Textes liturgiques © AELF, Paris


[1] Cet oracle de Jérémie est l'un des textes de l'Ancien testament qui a exercé la plus grosse influence. Il est inséré dans un ensemble appelé le « livret de la consolation » (Jérémie, XXX-XXXI). Cet oracle s'apparente à d'autres oracles du livre de Jérémie, introduits par la formule « voici venir des jours... ». Ils ont tous pour objet une réinterprétation des traditions religieuses d'lsraël. Les infidélités du peuple, la faillite des institutions exigeaient ces réinterprétations au temps de Jérémie. L'Alliance et la loi qui en fixait les conditions concrètes (voir au troisième dimanche du Carême) n'échappaient pas à la règle. Les prophètes avaient dénoncé les ruptures d'alliance. Jérémie avait expérimenté que la loi nouvelle (le Deutéronome) qui avait servi de base à la réforme du roi Josias au début de son ministère ne parvenait pas à toucher les cœurs. Ce fut l'échec. Cet oracle a jailli des malheurs du temps et de la foi inébranlable de Jérémie en Dieu. La loi de la nouvelle alliance sera écrite sur les tablettes du cœur et l'homme pourra ainsi y adhérer de l'intérieur. Mû intérieurement par Dieu, le peuple pourra réaliser la formule de l'alliance. Mais Jérémie sait, plus que quiconque, que le cœur de l'homme est compliqué et malade. Aussi cette alliance nouvelle ne pourra-t-elle reposer que sur le pardon de Dieu, qui ne se souvient plus des péchés. Le terrain est préparé pour la révélation de Jésus Christ.
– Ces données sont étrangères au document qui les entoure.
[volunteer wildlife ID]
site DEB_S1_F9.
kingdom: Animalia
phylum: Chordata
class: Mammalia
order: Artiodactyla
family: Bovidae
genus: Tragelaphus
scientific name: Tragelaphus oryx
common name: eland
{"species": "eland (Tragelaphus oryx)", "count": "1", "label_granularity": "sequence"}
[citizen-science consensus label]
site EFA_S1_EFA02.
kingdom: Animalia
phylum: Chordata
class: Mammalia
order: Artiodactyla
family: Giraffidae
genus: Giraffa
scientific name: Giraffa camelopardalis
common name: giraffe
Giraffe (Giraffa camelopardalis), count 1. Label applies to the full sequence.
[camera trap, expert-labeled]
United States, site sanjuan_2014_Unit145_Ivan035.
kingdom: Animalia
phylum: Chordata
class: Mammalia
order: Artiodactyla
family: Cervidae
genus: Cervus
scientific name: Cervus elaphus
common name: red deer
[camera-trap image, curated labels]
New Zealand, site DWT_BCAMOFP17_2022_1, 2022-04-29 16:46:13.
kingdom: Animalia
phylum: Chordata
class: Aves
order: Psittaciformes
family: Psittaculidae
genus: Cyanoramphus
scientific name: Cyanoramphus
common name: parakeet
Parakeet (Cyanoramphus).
[2] Il y a des hommes charnels qui attendent de Dieu des récompenses charnelles, et qui ne servent Dieu que pour les promesses qu'il leur en a faites ; c'est à cause de ces hommes que la loi a mérité de s'entendre dire par saint Paul « qu'elle engendre pour la servitude » (épître aux Galates, IV 24). Pourquoi ? Parce qu'elle est prise par les Juifs dans son sens charnel ; car, entendue dans son sens spirituel, elle s'appelle l'Evangile. Elle engendre donc pour la servitude ; et qui engendre-t-elle ? Ceux qui servent Dieu pour les biens temporels : quand ils les possèdent, ils rendent grâce ; quand ils en sont privés, ils blasphèment. Car servir Dieu pour ces biens-là, ce n'est pas le servir d'un cœur sincère. Ils jettent, en effet, les yeux sur ceux qui ne servent pas notre Dieu et remarquent que ceux-ci ont en partage ces biens, pour lesquels eux-mêmes servent Dieu ; et ils se disent : « A quoi me sert d'être fidéle au Seigneur ? Je ne suis pas mieux partagé que ceux qui le blasphèment tous les jours. Tel prie et meurt de faim : tel blaspème et regorge de richesses. » Raisonner ainsi est bien d'un homme, et d'un homme qui est encore sous l'ancienne alliance. Mais celui qui honore Dieu selon l'esprit de la nouvelle doit espérer, non l'héritage ancien, mais le nouveau. Si donc tu espères l'héritage nouveau, dépasse la terre, foule aux pieds les cimes des montagnes, c'est-à-dire méprise la tête altière des superbes ; mais quand tu écraseras de ton mepris et fouleras aux pieds ces grandeurs terrestres, reste humble pour ne pas tomber de ta hauteur. Ecoute : en haut les cœurs ! en haut vers le Seigneur, non contre le Seigneur. Tous les orgueilleux ont le cœur en haut, mais contre le Seigneur. Si tu veux vraiment tenir ton cœur en haut, qu'il soit tourné vers le Seigneur, et si tu tiens ton cœur tourné vers le Seigneur, Lui-même tient ton cœur pour l'empècher de tomber à terre (saint Augustin : sermon XXV).